§ **EXERCISE AIM**
Render the items from the line containing "At what distance" through the end of the items, both ends included, as a two-column CSV with the headers item_text and answer. Give one row per item, with its text and its answer each in a single quoted field and line breaks replaced by spaces, and leave the pictures out.

Spatial reasoning dataset excerpts
● ● ● ● ●

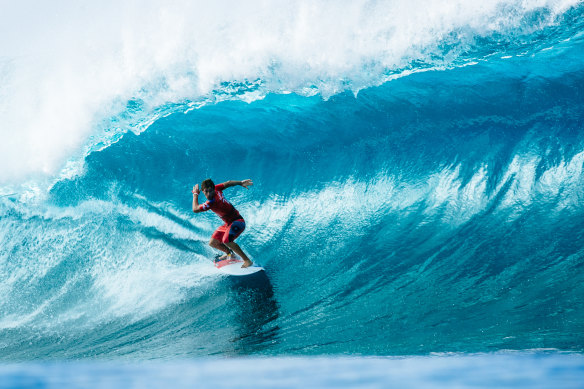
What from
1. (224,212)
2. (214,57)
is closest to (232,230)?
(224,212)

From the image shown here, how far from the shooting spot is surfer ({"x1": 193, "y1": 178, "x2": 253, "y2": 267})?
491 cm

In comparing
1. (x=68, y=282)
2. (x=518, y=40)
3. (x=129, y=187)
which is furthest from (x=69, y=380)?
(x=518, y=40)

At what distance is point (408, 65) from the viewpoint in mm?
7426

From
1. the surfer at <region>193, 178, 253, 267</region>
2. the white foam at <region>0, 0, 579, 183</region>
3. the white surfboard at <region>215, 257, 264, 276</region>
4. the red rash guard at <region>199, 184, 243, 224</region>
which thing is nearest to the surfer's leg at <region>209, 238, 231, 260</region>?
the surfer at <region>193, 178, 253, 267</region>

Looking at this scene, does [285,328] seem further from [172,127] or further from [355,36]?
[355,36]

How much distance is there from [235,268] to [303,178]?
1952 mm

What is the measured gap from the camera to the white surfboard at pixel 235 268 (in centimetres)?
549

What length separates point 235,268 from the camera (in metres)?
5.52

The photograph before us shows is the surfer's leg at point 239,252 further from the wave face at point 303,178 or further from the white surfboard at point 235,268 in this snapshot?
the wave face at point 303,178

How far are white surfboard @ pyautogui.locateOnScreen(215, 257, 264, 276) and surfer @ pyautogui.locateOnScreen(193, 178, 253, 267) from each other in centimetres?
6

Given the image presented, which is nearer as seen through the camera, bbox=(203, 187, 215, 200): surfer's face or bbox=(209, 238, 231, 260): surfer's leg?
bbox=(203, 187, 215, 200): surfer's face

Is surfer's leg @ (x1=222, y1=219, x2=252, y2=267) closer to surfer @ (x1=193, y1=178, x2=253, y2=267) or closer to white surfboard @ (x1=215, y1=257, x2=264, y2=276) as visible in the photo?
surfer @ (x1=193, y1=178, x2=253, y2=267)

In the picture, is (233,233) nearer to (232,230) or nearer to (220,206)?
(232,230)

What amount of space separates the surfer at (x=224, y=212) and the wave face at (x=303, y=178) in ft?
1.34
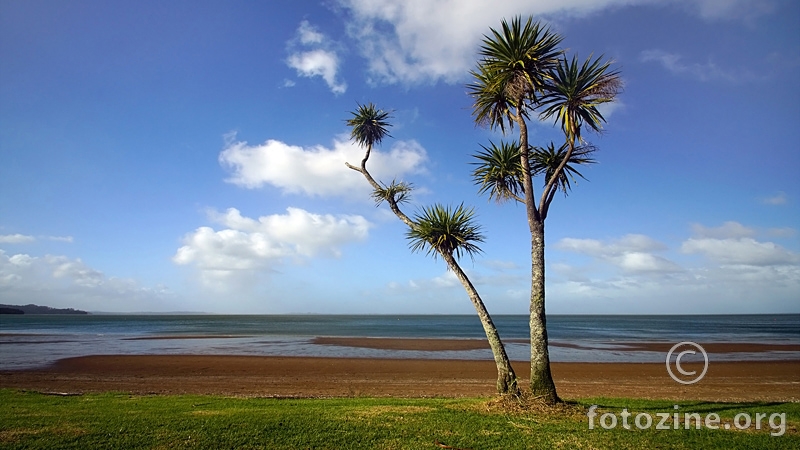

● ● ● ● ●

§ **WRITTEN RESPONSE**
item_text,answer
"At what distance is point (408, 65) from the viewpoint in mm?","7426"
"From 1. the surfer at <region>193, 178, 253, 267</region> 2. the white foam at <region>0, 0, 579, 183</region> 3. the white surfboard at <region>215, 257, 264, 276</region> 4. the red rash guard at <region>199, 184, 243, 224</region> which thing is nearest to the surfer's leg at <region>209, 238, 231, 260</region>?","the surfer at <region>193, 178, 253, 267</region>"
"Looking at this scene, does [285,328] seem further from [172,127] or further from [355,36]?","[355,36]"
"How much distance is there from [235,268] to [303,178]?","1952 mm"
"What is the measured gap from the camera to the white surfboard at pixel 235 268 (in centimetres)?","549"
"What length separates point 235,268 from the camera (in metres)?","5.52"
"The photograph before us shows is the surfer's leg at point 239,252 further from the wave face at point 303,178 or further from the white surfboard at point 235,268 in this snapshot?","the wave face at point 303,178"
"How far are white surfboard @ pyautogui.locateOnScreen(215, 257, 264, 276) and surfer @ pyautogui.locateOnScreen(193, 178, 253, 267) from each other in centimetres?","6"
"Given the image presented, which is nearer as seen through the camera, bbox=(203, 187, 215, 200): surfer's face or bbox=(209, 238, 231, 260): surfer's leg?","bbox=(203, 187, 215, 200): surfer's face"
"Is surfer's leg @ (x1=222, y1=219, x2=252, y2=267) closer to surfer @ (x1=193, y1=178, x2=253, y2=267) or closer to white surfboard @ (x1=215, y1=257, x2=264, y2=276) as visible in the photo?","surfer @ (x1=193, y1=178, x2=253, y2=267)"
"In the picture, is (233,233) nearer to (232,230) or nearer to (220,206)?","(232,230)"
"What amount of space separates the surfer at (x=224, y=212) and the wave face at (x=303, y=178) in ft?","1.34"